Here we present a method of imaging combining synchrotron-based X-ray microtomography with the Golgi-Cox impregnation protocol22,23, that offers a higher and more homogeneous contrast of relatively sparsely distributed whole neurons within the tissue. In contrast to other optical 3D techniques, the approach shown here does neither require tissue slicing or clearing, then allowing the investigation of several cells within a 3D region of a brain structure.

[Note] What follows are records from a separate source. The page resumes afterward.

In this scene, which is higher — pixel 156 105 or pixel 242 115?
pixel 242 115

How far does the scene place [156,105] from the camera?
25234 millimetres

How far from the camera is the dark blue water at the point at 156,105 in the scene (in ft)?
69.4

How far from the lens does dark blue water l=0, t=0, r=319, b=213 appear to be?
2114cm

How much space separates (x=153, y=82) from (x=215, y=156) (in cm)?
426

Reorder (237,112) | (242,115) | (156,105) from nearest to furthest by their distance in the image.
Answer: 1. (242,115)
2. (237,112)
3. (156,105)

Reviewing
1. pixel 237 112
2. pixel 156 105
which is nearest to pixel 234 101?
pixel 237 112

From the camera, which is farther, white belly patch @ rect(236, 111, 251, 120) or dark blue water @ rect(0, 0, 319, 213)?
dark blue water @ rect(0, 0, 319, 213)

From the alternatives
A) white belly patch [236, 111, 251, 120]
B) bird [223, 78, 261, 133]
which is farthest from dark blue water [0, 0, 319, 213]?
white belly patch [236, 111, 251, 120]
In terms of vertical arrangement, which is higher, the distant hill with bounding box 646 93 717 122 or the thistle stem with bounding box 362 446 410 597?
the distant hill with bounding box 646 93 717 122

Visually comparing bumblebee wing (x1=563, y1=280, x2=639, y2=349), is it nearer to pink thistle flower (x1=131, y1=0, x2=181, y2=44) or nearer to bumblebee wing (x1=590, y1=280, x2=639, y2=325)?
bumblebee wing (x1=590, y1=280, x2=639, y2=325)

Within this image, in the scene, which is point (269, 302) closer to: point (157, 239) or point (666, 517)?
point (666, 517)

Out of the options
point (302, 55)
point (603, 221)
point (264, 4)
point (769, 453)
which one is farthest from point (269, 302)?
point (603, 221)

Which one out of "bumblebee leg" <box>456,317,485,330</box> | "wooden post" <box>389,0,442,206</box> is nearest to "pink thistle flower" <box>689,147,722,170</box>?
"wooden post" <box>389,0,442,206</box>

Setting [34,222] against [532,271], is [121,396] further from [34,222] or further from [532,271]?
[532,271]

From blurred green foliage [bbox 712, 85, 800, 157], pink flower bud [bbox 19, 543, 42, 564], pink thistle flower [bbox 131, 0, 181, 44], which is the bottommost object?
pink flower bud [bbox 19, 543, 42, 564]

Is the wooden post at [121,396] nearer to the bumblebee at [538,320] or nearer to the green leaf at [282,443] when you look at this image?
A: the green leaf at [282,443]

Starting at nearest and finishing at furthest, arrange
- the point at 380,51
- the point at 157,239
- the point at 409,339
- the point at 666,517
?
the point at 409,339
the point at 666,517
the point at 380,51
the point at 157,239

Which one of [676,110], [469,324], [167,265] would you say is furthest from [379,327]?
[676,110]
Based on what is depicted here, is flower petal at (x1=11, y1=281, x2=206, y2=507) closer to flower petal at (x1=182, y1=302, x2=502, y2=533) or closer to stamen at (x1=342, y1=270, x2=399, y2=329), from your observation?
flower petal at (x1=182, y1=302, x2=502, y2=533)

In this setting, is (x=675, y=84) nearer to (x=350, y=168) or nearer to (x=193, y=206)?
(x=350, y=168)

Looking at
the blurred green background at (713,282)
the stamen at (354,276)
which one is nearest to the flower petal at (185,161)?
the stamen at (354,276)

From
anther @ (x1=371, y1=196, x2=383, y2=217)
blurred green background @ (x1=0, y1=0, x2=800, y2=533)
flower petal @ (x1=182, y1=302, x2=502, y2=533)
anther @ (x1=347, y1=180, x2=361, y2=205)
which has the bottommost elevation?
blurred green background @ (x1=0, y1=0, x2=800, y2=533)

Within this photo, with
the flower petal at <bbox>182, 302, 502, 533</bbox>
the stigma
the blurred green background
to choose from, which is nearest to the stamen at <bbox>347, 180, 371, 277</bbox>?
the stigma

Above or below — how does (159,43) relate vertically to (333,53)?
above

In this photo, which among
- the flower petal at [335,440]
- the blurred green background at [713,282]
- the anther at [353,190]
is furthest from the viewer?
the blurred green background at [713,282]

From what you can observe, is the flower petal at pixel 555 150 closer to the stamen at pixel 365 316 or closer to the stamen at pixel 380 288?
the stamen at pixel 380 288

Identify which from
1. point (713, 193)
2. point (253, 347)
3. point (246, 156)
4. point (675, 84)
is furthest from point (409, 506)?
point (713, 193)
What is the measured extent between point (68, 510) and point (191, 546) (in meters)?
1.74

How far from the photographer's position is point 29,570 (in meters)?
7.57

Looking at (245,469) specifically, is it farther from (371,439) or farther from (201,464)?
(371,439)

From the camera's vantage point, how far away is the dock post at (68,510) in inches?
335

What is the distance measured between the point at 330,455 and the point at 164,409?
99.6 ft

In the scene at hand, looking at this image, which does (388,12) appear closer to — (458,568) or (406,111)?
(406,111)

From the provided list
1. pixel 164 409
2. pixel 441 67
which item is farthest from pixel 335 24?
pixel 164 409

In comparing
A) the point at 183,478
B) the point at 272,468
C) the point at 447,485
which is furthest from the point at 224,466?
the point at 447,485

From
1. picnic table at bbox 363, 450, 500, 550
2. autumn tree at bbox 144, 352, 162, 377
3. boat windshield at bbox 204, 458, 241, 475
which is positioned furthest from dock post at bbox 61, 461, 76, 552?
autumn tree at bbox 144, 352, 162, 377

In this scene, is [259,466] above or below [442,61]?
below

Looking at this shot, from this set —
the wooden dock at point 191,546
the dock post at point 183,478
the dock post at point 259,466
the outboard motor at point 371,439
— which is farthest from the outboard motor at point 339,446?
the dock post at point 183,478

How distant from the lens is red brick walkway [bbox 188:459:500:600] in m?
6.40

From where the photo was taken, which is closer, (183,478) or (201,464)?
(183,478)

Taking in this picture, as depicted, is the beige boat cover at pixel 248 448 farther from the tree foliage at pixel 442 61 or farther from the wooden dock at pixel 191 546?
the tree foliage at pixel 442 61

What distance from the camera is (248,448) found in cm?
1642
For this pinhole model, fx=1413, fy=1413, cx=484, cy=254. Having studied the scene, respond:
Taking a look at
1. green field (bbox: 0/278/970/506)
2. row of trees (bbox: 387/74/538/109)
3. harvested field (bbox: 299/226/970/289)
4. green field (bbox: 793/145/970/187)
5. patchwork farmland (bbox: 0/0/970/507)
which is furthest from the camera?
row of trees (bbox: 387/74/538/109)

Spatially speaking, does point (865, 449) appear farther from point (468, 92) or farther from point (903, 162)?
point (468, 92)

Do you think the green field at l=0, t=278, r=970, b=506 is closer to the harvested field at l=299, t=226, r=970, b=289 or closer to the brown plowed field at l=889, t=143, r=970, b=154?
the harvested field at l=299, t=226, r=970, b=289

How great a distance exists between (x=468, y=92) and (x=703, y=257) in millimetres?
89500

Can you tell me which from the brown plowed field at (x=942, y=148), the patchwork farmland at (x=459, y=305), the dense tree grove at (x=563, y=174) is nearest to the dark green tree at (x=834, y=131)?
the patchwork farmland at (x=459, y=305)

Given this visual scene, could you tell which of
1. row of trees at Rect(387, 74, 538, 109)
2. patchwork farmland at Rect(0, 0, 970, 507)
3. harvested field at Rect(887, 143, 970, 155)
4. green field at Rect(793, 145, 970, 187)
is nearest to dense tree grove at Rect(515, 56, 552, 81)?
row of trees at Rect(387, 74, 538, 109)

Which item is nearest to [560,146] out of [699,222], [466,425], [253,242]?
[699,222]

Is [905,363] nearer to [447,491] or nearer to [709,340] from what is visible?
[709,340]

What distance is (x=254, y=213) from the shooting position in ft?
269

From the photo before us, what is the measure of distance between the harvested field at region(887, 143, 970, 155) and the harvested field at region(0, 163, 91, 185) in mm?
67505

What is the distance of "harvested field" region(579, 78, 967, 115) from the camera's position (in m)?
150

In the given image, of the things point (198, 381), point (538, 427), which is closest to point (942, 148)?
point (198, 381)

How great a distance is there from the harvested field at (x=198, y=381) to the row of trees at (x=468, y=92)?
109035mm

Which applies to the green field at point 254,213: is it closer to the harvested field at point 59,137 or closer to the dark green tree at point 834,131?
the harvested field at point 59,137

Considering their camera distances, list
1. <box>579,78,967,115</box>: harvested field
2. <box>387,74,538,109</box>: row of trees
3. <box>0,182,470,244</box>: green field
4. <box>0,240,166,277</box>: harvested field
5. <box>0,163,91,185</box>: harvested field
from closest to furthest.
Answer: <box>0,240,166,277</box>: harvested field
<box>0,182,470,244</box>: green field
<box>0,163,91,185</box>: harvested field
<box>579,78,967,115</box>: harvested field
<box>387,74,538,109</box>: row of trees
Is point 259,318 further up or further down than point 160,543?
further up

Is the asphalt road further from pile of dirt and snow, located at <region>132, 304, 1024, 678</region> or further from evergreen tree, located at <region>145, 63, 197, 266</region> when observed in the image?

Brain cell distribution and organization using Golgi-Cox staining
The assessment of the three-dimensional cytoarchitecture and neuronal network has an enormous potential to the mechanisms underlying brain functioning and to lead to the development of advanced and targeted treatments.
To demonstrate that the Golgi-Cox staining offers good contrast for X-ray imaging and enables the study of the in situ neuronal cytoarchitecture and 3D-organization, we evaluated the distribution of neurons in the brains of control mice compared to a well-characterized model of brain damage based on the pilocarpine-induced Status Epilepticus (SE), a period of time comprehended by seizures lasting longer than 30 min, which leads to severe and widespread cell loss in several brain areas24. Figure 1a represents the experimental protocol used for this work. After Golgi-Cox impregnation, whole brains or isolated structures (frontal cortex and medium part of the hippocampus) were submitted to different imaging methods: conventional histology, synchrotron-based X-ray μCT or bench-top μCT. As observed in an 150μm-thick coronal slice of the control brain hemisphere (Fig. 1b), neurons are evenly and reliably stained in all brain areas. While Golgi-Cox impregnation was evident throughout all brain cortex and hippocampal regions of the control group slices, the qualitative analysis of the pilocarpine-treated group 14 days after SE, clearly shows a reduction of cell number and altered distribution of neurons specially in the hippocampus (Fig. 1c), but also in the frontal brain cortex (Fig. 1d).